Ma purtroppo, l’architetta milanese rileva che vi siano ancora molte difficoltà per le donne nell’ambito delle industre creative.

“Al giorno d’oggi ci sono ancora ambiti professionali che non vengono considerati adeguati alle donne, ad esempio nelle aree più tecniche della produzione di un oggetto. Nelle fabbriche a volte ancora mi guardano con pregiudizio rispetto delle mie competenze sugli aspetti tecnologici. Soprattutto in Italia, ci sono ancora molte aziende con concezioni molto rigide, per fortuna invece mi succede sempre più spesso di lavorare con aziende di altri paesi nelle quali tutto il personale direttivo è femminile”.

Raffaella Mangiarotti comunque non è del parere che la responsabilità sia solo del contesto, ma non manca di analisi critica rispetto al ruolo della donna nel mondo del lavoro.

“Per le donne continua a essere molto difficile essere assunte per lavori tecnici, e credo non si debba solo dare la responsabilità di questo agli uomini, molto spesso noi donne ci autolimitiamo e ci allontaniamo da certe discipline. È comunque una situazione che si può modificare e dovremmo essere noi stesse ad avere l’iniziativa di prenderci i nostri spazi nei settori tecnici, dimostrando che siamo in grado di farlo, senza timore né risentimenti”.

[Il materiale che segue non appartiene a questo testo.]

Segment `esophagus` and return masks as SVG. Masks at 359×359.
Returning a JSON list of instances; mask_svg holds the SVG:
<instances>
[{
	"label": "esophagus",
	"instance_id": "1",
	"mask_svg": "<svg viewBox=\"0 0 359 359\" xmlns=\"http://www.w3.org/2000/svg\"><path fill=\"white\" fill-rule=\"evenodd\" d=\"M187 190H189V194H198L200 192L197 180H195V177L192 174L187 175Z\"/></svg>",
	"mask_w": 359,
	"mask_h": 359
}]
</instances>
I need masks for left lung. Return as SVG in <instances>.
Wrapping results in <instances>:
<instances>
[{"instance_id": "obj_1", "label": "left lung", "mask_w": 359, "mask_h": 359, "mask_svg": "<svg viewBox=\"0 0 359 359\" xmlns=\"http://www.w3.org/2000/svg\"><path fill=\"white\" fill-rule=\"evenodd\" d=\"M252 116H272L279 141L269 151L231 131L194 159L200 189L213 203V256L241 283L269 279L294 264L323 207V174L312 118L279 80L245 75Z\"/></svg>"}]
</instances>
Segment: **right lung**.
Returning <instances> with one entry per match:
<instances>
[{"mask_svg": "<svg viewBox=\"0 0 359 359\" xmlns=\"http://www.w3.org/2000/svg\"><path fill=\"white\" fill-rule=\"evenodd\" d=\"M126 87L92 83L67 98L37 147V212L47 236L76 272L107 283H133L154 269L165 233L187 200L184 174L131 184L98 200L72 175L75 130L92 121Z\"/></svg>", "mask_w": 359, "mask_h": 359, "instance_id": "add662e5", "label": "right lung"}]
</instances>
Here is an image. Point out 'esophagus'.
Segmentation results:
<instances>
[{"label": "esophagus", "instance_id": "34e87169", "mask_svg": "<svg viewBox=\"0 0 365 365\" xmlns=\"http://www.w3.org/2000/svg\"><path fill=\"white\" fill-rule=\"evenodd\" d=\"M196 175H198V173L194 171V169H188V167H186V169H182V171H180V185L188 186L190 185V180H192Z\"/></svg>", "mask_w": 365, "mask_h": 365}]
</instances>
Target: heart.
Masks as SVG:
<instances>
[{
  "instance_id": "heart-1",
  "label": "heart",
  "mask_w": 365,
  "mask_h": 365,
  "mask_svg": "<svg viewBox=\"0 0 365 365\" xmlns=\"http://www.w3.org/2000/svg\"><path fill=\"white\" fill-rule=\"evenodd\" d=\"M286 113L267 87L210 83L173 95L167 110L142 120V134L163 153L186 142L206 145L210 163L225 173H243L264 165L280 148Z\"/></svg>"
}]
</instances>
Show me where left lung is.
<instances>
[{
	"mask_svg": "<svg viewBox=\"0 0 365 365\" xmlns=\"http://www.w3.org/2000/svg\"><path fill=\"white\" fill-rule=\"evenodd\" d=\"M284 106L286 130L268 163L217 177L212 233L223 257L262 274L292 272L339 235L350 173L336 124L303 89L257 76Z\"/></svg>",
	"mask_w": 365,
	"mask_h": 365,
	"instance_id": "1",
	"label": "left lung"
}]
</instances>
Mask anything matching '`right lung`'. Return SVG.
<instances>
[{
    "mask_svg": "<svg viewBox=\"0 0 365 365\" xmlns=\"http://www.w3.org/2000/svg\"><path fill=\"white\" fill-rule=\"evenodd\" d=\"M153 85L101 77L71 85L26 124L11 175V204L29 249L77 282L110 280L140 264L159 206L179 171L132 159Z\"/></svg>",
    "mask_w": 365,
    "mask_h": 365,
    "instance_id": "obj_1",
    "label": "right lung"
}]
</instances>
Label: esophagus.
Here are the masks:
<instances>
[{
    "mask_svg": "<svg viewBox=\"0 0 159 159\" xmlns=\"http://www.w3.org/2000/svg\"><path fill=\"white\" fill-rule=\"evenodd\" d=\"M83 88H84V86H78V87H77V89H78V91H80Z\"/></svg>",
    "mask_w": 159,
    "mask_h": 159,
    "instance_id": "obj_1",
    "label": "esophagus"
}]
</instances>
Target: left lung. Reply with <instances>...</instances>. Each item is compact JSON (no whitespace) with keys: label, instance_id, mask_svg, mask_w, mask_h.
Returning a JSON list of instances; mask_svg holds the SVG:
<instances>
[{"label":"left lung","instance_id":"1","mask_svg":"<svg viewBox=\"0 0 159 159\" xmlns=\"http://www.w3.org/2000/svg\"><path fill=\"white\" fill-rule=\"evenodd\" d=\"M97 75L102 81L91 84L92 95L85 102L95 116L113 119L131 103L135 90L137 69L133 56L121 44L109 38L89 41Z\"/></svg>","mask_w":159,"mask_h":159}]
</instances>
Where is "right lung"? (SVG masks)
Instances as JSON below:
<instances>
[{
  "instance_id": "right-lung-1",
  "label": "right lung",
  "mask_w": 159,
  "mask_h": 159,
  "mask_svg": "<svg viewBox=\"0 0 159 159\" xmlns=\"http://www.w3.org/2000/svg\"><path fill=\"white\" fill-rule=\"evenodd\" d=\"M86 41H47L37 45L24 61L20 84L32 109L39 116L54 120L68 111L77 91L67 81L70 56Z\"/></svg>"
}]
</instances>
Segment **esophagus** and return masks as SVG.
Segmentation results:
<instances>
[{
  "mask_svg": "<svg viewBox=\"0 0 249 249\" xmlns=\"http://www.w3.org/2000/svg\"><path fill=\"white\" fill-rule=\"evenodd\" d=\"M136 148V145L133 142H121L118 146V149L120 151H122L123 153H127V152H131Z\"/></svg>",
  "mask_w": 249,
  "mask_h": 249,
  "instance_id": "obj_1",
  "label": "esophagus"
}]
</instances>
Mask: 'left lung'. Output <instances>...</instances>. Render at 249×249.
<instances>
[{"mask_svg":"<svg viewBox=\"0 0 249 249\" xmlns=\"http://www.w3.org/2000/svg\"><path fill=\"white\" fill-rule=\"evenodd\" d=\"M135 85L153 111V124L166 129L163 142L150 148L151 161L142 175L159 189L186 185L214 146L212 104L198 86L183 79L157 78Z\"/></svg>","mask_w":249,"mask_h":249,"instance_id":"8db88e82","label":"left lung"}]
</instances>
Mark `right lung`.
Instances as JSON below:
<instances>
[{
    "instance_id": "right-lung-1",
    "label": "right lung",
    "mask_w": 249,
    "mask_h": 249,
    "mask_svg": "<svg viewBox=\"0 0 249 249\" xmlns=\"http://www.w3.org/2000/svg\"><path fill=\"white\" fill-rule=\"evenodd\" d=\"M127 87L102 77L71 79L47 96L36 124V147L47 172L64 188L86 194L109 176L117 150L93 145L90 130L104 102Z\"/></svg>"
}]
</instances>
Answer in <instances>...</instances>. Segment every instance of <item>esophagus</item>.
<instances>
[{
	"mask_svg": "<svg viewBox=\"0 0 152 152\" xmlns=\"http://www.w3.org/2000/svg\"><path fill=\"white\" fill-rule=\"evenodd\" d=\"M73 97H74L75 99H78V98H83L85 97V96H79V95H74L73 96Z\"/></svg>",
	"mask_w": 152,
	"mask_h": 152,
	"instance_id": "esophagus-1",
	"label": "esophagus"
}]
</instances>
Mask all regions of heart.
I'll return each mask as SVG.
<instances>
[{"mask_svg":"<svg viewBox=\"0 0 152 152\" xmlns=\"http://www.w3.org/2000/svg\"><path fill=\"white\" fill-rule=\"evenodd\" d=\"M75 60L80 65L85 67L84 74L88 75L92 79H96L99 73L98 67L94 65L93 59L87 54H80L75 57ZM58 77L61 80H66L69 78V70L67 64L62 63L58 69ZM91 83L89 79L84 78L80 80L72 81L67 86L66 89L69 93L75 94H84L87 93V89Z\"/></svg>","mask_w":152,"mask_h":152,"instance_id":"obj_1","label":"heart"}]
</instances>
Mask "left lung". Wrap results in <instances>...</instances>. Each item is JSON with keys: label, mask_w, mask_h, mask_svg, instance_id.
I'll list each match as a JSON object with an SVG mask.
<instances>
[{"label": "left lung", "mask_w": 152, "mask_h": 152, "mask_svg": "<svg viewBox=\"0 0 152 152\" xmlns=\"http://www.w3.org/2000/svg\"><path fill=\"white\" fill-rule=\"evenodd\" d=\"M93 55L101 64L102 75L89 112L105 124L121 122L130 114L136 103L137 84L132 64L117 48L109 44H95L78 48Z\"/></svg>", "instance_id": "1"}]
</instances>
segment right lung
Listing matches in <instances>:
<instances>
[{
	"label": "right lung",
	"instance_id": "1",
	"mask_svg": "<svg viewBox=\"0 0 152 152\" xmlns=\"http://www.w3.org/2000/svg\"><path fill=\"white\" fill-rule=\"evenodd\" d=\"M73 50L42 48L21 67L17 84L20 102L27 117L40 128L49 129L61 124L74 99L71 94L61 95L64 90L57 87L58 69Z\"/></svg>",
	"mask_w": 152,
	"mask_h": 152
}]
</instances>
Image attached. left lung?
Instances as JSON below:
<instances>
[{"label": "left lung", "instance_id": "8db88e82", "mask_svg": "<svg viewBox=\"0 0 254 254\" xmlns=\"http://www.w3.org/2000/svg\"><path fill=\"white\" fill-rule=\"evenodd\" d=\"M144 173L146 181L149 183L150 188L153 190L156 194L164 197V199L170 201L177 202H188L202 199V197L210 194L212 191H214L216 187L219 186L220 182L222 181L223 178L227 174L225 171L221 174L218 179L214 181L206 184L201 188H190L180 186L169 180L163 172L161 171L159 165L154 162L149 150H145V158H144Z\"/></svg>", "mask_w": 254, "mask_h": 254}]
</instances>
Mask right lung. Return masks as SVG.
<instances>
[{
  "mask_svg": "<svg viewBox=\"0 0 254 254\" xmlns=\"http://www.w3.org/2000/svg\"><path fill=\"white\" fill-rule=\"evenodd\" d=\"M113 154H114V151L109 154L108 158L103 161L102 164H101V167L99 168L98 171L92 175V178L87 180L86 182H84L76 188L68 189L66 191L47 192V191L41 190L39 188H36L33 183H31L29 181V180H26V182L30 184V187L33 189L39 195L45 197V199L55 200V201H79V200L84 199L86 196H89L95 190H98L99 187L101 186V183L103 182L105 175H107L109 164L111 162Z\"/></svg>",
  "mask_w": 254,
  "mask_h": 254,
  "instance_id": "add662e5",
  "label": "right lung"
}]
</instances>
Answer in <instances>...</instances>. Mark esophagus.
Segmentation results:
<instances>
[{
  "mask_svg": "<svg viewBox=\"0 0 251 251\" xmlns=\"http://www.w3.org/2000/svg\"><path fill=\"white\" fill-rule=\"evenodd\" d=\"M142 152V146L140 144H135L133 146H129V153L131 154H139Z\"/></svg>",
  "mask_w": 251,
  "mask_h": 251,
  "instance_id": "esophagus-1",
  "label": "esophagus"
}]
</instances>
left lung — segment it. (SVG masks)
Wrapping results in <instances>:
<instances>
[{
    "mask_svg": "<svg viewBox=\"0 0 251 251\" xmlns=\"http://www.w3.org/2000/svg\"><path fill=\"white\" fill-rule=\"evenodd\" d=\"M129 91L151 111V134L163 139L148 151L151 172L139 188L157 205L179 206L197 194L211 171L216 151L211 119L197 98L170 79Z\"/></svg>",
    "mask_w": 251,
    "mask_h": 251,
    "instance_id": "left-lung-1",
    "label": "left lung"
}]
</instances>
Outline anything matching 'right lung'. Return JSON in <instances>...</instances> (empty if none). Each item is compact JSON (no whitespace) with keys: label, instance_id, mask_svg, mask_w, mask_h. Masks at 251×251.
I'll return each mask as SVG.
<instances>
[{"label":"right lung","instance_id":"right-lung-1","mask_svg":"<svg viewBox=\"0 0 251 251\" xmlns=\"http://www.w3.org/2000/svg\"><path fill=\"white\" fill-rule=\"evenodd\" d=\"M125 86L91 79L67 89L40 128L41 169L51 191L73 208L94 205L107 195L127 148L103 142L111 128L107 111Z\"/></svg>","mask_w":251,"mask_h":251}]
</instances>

Il suo passaggio a Buenos Aires è coinciso anche con le manifestazioni organizzate in occasione della giornata mondiale della donna: “Mi hanno molto colpito le manifestazioni qui a Buenos Aires. in Italia non saremmo scese in così tante in piazza. Sono stata solo pochi giorni in questa città ma ho l’impressione che ci sia un grande pathos. Con le persone con cui ho avuto l’opportunità di parlare girando per la città, ho condiviso storie anche molto personali. Penso che fosse da tanto che non trovassi emozioni così spontanee e mi ha colpito il fatto di condividere un’esperienza umana in un negozio e non solo un’interazione commerciale. Credo che qui ci sia molto cuore e molto sentimento, un aspetto condiviso nella cultura Latina ma che secondo me stiamo perdendo, soprattutto a Milano, che purtroppo sta diventando una città molto fredda. È diventata una città europea ma non inclusiva, soprattutto per i giovani, si è trasformata in un posto esclusivo dove l’unico modo per potersi stabilire è vivere fuori città. Spero che sia una tendenza che cambi nei prossimi anni anche grazie a un approccio più sostenibile dell’urbanismo”.